Знаете, как я к этому отношусь? Как к периоду жизни. Вот у меня была цель, я прошла какой-то этап [с начала карьеры]. Кто-то мне говорил — тебе надо делать более профессиональные клипы, другие — тебе бы пойти на телевидение. А все мы ведь ранимые люди и постоянно задаем себе какие-то вопросы, а не просто наслаждаемся тем, что есть. Но когда пришло время и я посмотрела на свой альбом и ЕР [«Грустный дэнс»], то поняла, что все круто. Что оно зашло честно и классно.
У меня изначально было намерение выпустить большой альбом. Но потом я поняла, что против природы не попрешь. Ты не можешь обманывать сам себя и идти на поводу у сроков, которые ты себе придумал. Нужен баланс. Значит, у меня сейчас такой период в жизни. Там был такой выстрел наверняка из песен, накопленных за три года, тут прошло меньше времени — и я решила оставить половину треков на весну, потому что хочу, чтобы они были еще круче.

ЦЕЛЬ УПРАЖНЕНИЯ ::
Продублируйте дословно часть отрывка о работе над альбомом, которая открывается словами, содержащими «У меня изначально», и заканчивается словами «были еще круче.». Записи, приведенные далее, для работы не нужны.

ИСХОДНЫЕ ДАННЫЕ ::
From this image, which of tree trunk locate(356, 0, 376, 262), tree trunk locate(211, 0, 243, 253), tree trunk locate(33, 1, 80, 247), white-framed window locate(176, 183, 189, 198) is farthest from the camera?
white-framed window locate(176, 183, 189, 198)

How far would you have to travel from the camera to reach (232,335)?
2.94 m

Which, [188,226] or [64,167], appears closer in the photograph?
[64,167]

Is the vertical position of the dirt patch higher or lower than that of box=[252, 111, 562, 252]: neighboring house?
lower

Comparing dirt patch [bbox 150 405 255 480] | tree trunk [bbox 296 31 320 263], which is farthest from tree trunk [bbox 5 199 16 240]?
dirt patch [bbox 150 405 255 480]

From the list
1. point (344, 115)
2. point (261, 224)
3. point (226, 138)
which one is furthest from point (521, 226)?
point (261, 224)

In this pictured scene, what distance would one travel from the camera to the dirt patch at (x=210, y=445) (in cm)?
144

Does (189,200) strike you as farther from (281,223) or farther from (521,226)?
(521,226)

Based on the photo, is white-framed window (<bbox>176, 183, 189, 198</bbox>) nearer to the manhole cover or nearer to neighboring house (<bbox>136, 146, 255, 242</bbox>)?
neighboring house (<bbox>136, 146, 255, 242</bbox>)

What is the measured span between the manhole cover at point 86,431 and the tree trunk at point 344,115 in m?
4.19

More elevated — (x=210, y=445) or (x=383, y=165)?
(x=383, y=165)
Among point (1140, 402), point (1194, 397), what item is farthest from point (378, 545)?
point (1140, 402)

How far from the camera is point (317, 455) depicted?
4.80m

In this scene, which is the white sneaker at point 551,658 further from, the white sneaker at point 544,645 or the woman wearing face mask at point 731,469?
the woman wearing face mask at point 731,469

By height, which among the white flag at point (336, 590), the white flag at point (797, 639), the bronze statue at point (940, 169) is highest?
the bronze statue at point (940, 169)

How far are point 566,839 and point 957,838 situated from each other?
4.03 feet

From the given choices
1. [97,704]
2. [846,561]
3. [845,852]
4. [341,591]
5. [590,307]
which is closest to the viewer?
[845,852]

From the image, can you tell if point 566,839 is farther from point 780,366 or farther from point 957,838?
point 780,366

ОТВЕТ НИЖЕ ::
У меня изначально было намерение выпустить большой альбом. Но потом я поняла, что против природы не попрешь. Ты не можешь обманывать сам себя и идти на поводу у сроков, которые ты себе придумал. Нужен баланс. Значит, у меня сейчас такой период в жизни. Там был такой выстрел наверняка из песен, накопленных за три года, тут прошло меньше времени — и я решила оставить половину треков на весну, потому что хочу, чтобы они были еще круче.